EXERCISE – Update the data from the very start through the line that contains "the point at 304,282, the" by replacing "spacing" with "distance", keeping everything else the same. Leave the pictures out of your version.

(Records of spatial reasoning questions)
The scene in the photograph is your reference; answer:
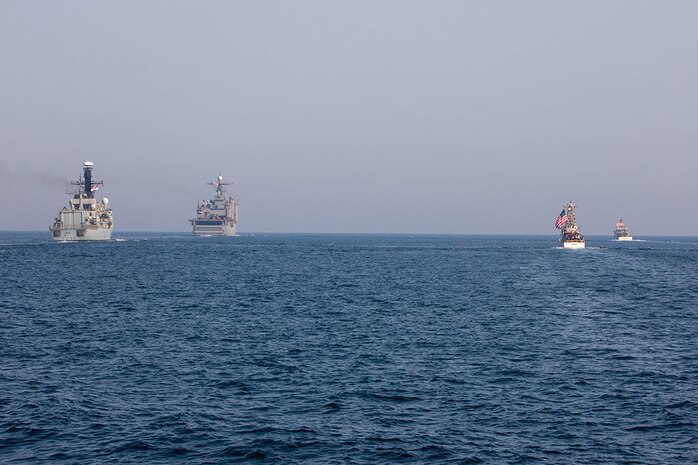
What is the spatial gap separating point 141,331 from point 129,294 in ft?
91.4

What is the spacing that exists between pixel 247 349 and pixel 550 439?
2216cm

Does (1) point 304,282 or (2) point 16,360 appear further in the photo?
(1) point 304,282

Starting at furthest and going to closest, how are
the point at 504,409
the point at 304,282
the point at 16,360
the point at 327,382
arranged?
the point at 304,282, the point at 16,360, the point at 327,382, the point at 504,409

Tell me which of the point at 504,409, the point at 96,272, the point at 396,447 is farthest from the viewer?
the point at 96,272

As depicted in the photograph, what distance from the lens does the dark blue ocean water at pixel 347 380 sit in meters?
24.3

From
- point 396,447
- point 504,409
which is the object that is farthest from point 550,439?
point 396,447

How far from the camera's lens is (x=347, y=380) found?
3397cm

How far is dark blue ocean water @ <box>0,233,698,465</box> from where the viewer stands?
2428 centimetres

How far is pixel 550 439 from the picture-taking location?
25.0 meters

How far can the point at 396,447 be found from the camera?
2416cm

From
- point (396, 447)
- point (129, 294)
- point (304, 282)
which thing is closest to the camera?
point (396, 447)

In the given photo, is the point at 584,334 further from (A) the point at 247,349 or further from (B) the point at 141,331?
(B) the point at 141,331

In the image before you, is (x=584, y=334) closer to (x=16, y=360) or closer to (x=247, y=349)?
(x=247, y=349)

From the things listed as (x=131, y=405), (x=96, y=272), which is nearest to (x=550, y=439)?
(x=131, y=405)
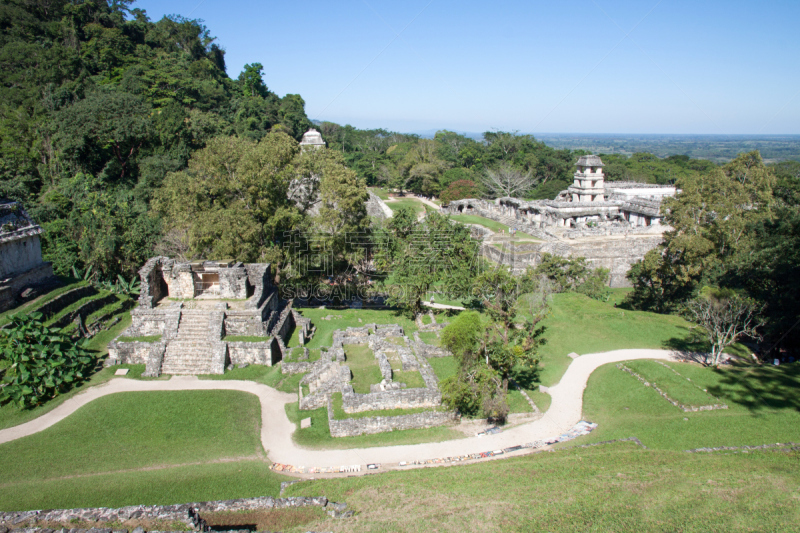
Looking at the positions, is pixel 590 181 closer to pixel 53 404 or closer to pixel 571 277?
pixel 571 277

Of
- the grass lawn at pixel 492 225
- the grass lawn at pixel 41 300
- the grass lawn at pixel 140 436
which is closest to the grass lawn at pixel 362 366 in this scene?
the grass lawn at pixel 140 436

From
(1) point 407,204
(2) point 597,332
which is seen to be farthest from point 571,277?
(1) point 407,204

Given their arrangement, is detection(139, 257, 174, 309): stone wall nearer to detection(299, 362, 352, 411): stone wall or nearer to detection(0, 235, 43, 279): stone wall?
detection(0, 235, 43, 279): stone wall

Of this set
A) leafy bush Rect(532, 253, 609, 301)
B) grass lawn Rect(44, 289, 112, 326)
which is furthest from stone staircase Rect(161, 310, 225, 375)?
leafy bush Rect(532, 253, 609, 301)

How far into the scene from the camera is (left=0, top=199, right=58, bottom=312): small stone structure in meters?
20.0

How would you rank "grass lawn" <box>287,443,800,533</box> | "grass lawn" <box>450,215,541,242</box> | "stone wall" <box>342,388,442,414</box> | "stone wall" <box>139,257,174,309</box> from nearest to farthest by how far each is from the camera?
"grass lawn" <box>287,443,800,533</box>
"stone wall" <box>342,388,442,414</box>
"stone wall" <box>139,257,174,309</box>
"grass lawn" <box>450,215,541,242</box>

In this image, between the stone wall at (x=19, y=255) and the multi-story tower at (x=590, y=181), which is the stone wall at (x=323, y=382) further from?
the multi-story tower at (x=590, y=181)

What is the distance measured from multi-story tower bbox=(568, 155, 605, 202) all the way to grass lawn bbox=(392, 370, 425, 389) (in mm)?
39215

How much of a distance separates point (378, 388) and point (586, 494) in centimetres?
776

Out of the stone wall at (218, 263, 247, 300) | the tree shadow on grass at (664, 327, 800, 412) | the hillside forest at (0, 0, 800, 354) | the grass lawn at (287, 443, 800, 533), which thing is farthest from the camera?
the hillside forest at (0, 0, 800, 354)

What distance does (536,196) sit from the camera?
68.8m

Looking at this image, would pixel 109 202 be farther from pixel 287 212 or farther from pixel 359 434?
pixel 359 434

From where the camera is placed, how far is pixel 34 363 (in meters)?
16.1

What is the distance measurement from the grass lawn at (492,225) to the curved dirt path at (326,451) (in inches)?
867
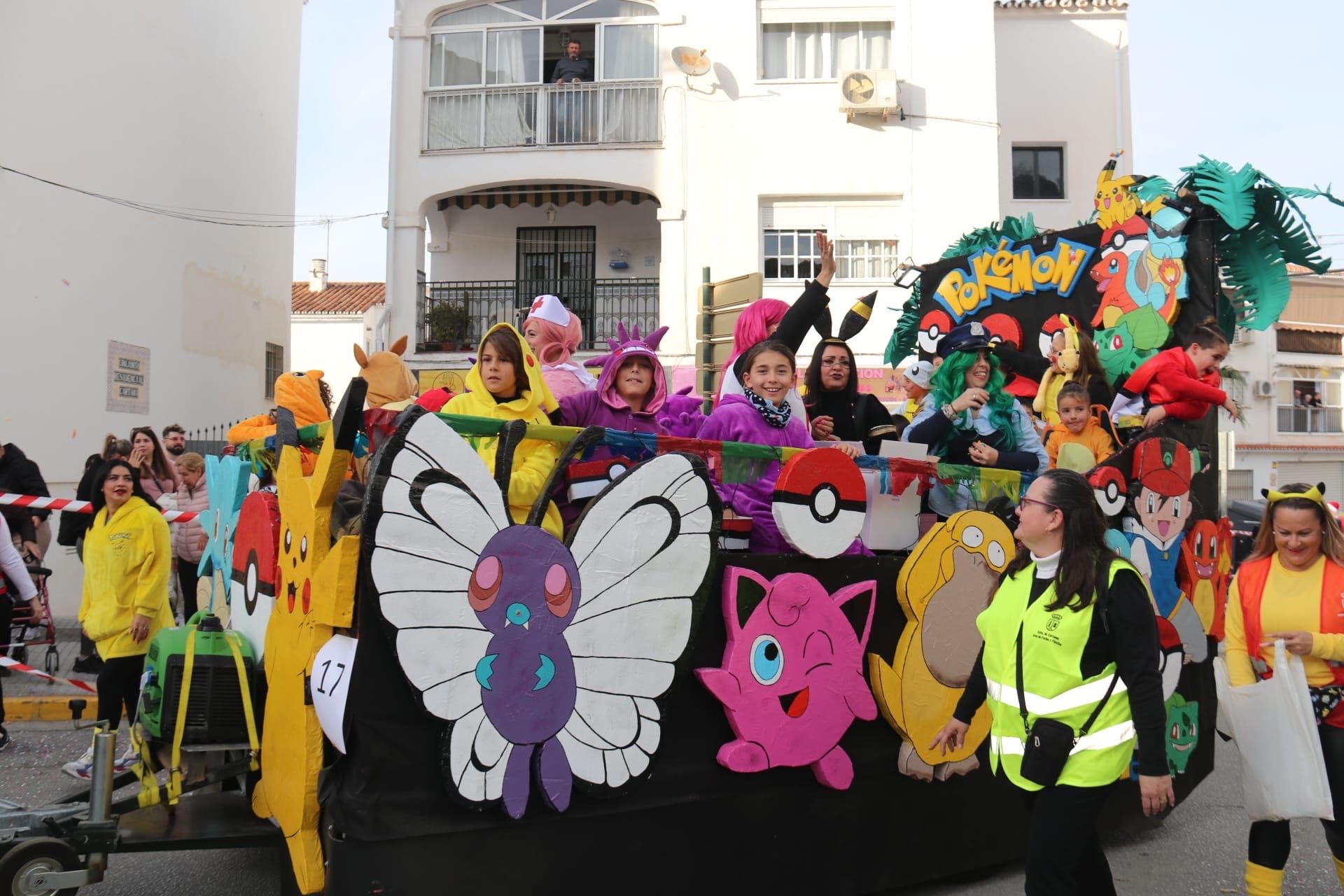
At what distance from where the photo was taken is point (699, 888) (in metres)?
4.19

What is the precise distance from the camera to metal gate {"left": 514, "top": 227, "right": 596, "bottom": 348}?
21.1 m

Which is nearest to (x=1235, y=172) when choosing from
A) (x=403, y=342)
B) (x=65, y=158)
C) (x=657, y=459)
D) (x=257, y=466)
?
(x=657, y=459)

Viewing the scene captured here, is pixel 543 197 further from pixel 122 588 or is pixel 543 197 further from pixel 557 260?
pixel 122 588

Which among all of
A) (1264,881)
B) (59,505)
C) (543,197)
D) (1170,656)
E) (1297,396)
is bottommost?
(1264,881)

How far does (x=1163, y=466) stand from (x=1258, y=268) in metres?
1.40

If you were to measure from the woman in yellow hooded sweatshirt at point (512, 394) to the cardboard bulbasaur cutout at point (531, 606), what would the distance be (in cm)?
12

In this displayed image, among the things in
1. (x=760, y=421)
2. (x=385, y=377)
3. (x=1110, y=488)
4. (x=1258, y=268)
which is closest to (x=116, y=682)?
(x=385, y=377)

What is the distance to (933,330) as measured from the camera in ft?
26.6

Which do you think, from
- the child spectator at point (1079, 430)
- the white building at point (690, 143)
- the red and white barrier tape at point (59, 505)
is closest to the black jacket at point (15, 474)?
the red and white barrier tape at point (59, 505)

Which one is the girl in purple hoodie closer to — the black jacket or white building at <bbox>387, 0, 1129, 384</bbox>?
the black jacket

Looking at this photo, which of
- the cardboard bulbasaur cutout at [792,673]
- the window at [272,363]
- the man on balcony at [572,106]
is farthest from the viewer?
the window at [272,363]

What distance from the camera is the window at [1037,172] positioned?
76.4 feet

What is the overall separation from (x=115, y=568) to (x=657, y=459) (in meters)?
3.46

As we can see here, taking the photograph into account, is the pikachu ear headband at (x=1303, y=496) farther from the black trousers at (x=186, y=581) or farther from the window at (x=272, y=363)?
the window at (x=272, y=363)
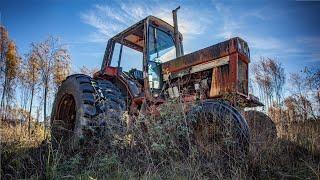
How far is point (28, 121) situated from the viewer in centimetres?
544

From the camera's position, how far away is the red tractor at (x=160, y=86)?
3947 mm

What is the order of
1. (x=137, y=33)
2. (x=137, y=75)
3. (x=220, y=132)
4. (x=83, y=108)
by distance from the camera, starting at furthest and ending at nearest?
1. (x=137, y=33)
2. (x=137, y=75)
3. (x=83, y=108)
4. (x=220, y=132)

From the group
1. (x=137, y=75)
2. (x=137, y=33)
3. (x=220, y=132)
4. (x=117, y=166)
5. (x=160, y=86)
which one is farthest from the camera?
(x=137, y=33)

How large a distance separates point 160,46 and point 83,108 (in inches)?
80.8

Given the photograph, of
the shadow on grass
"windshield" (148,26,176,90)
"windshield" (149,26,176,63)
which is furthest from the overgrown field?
"windshield" (149,26,176,63)

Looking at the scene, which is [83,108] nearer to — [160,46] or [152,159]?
[152,159]

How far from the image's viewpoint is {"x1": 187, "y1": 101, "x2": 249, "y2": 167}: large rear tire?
3396mm

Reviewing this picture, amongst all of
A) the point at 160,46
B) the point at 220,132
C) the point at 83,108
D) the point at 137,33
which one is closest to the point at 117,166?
the point at 220,132

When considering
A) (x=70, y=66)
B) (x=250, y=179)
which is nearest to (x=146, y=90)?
(x=250, y=179)

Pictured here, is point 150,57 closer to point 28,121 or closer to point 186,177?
point 28,121

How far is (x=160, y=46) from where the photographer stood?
5.89m

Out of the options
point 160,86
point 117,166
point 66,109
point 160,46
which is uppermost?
point 160,46

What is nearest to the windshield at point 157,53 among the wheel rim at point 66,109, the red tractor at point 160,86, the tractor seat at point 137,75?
the red tractor at point 160,86

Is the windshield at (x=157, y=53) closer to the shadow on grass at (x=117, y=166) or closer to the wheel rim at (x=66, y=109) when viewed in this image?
the wheel rim at (x=66, y=109)
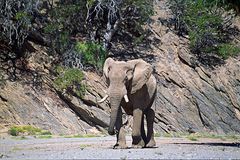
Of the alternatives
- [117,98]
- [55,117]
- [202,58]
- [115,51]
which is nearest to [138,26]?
[115,51]

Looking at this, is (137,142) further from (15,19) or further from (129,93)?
(15,19)

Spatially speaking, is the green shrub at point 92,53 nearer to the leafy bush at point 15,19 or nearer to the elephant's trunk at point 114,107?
the leafy bush at point 15,19

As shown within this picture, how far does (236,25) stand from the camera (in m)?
42.4

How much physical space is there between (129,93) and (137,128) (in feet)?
3.49

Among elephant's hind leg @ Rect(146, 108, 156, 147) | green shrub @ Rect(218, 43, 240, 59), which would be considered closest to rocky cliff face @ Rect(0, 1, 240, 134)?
green shrub @ Rect(218, 43, 240, 59)

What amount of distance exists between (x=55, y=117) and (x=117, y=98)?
1646cm

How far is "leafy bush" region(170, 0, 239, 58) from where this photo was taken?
122 ft

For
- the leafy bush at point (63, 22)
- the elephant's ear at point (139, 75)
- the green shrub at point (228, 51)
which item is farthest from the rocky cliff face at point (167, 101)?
the elephant's ear at point (139, 75)

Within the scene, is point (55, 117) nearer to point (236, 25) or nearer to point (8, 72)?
point (8, 72)

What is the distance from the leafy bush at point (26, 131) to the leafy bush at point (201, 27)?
14025 mm

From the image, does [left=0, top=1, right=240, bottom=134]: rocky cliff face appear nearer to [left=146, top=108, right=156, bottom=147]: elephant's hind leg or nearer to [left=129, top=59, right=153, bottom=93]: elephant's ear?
[left=146, top=108, right=156, bottom=147]: elephant's hind leg

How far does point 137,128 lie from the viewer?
15172 mm

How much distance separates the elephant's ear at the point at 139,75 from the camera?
15.0 m

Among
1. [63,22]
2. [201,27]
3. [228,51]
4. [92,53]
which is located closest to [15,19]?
[63,22]
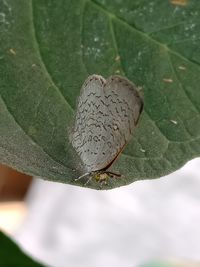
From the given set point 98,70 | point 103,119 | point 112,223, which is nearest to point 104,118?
point 103,119

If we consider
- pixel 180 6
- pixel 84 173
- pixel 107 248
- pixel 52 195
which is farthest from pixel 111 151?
pixel 52 195

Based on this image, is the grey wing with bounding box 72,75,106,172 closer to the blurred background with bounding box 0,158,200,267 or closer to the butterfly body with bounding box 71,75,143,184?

RESULT OF THIS TASK –
The scene in the photograph is your reference; answer:
What is the spatial gap separating point 141,331 from point 129,294 in ft?
91.4

What is the distance that exists between pixel 247 349 and pixel 550 439?
2216cm

Does (1) point 304,282 or (2) point 16,360 appear further in the photo?
(1) point 304,282

Starting at furthest and going to closest, how are
the point at 504,409
the point at 304,282
the point at 16,360
the point at 327,382
arranged?
the point at 304,282, the point at 16,360, the point at 327,382, the point at 504,409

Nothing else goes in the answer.